# Simple Mail Server with Web based admin



## JaimeLopes (Feb 18, 2011)

Hi,

I have little experience with BSD, but some with Linux.

My office has +-20 users on PCs and Macs. I have successfully setup a Gateway/Proxy/firewall using ClearOS which works quite well with load balancing etc...
I have also setup another machine to share files on the network using Ubuntu Server, Samba and webmin.

Both these machine can be easily managed from my desk using a web browser and if needed an ssh terminal.

I have tried googling it, but can't seem to find a simple, preferably with screenshot tutorial on setting up a mail server with FreeBSD that can be remote managed via a web interface.

Could someone please direct me to one...

The machine I'm going to use is an old 500Mhz, 256M, 8Gb PC that I just want to work as an internal mail server. People in my office cannot get it in their heads that email is not the way to send files around the office, so I'm partially giving in to their persistence in overloading our web/email server based in germany (we are in South Africa) so I don't want to install anything that I don't need, and since it will 100% internal I don't think I need it to be secure, so no firewall, spam etc... I'm thinking:

FreeBSD + Sendmail + Webmin

If it's possible to install webmin and do all the sendmail setup from there I would prefer that as I'm a little more familiar with webmail, and GUIs than with the terminal and text based config files

Thx


----------



## anomie (Feb 18, 2011)

Webmin is a good approach to this problem, and IIRC it has modules for sendmail, postfix, and qmail. (Maybe others, too.) 

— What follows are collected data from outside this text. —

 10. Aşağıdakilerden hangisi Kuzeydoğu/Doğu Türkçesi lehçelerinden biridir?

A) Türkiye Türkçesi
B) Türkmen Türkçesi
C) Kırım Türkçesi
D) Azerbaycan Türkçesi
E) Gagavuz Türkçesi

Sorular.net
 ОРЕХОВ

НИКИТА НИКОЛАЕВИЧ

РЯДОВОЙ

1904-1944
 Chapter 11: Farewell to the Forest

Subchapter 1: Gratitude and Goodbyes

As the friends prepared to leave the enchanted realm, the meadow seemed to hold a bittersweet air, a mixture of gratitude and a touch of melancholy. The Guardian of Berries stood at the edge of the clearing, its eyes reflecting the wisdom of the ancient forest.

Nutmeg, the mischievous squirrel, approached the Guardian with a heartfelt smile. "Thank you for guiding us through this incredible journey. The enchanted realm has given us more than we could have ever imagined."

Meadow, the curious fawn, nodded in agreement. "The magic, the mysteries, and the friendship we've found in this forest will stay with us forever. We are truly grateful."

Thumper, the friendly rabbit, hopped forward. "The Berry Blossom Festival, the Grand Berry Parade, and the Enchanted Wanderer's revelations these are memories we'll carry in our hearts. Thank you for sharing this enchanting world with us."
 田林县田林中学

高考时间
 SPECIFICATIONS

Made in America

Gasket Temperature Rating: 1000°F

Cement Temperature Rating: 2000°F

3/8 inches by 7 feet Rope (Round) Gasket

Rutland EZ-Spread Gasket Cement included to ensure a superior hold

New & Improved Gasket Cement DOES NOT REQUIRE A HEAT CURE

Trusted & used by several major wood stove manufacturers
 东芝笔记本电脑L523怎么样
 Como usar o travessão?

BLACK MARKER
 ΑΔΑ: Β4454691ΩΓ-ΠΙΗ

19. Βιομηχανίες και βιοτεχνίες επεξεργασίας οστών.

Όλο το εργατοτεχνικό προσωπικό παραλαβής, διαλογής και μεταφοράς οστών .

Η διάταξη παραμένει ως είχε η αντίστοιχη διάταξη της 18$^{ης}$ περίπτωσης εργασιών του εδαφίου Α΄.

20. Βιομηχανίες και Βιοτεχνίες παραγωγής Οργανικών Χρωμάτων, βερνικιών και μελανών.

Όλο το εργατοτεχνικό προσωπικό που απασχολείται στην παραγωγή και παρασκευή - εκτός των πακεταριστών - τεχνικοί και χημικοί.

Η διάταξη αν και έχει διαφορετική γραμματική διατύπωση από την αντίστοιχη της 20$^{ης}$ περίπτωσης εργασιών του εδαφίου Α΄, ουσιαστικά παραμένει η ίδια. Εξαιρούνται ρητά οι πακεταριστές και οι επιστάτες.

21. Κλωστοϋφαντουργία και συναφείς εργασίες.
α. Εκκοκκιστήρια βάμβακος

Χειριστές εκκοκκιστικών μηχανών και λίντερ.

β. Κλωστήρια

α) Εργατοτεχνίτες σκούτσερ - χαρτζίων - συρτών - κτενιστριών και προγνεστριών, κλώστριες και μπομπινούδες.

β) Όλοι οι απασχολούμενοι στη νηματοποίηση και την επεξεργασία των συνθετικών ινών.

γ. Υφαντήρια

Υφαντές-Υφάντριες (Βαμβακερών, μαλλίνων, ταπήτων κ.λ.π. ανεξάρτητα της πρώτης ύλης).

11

Nevertheless: please get a good book on FreeBSD* and read about MTA operation and security before deploying this. Even if you're putting it on an internal network. (Remember that security threats come from both outside and inside.) 

---
* I don't know the author / publisher, and don't get paid to suggest that.


----------



## rusty (Feb 18, 2011)

Not on my FreeBSD box atm but I'm pretty sure this magazine is the issue with a decent mailserver howto. 
It may provide some usefyl details even though it's not based around Webmin.

Probably help if I actually posted a link to the magazine...
http://bsdmag.org/magazine/1627-bsds-and-solaris


----------



## aragon (Feb 20, 2011)

How about:

FreeBSD + Postfix + Postfixadmin


----------



## JaimeLopes (Feb 21, 2011)

*Thanks*

Thanks everyone, I will have a look at all of these options!


----------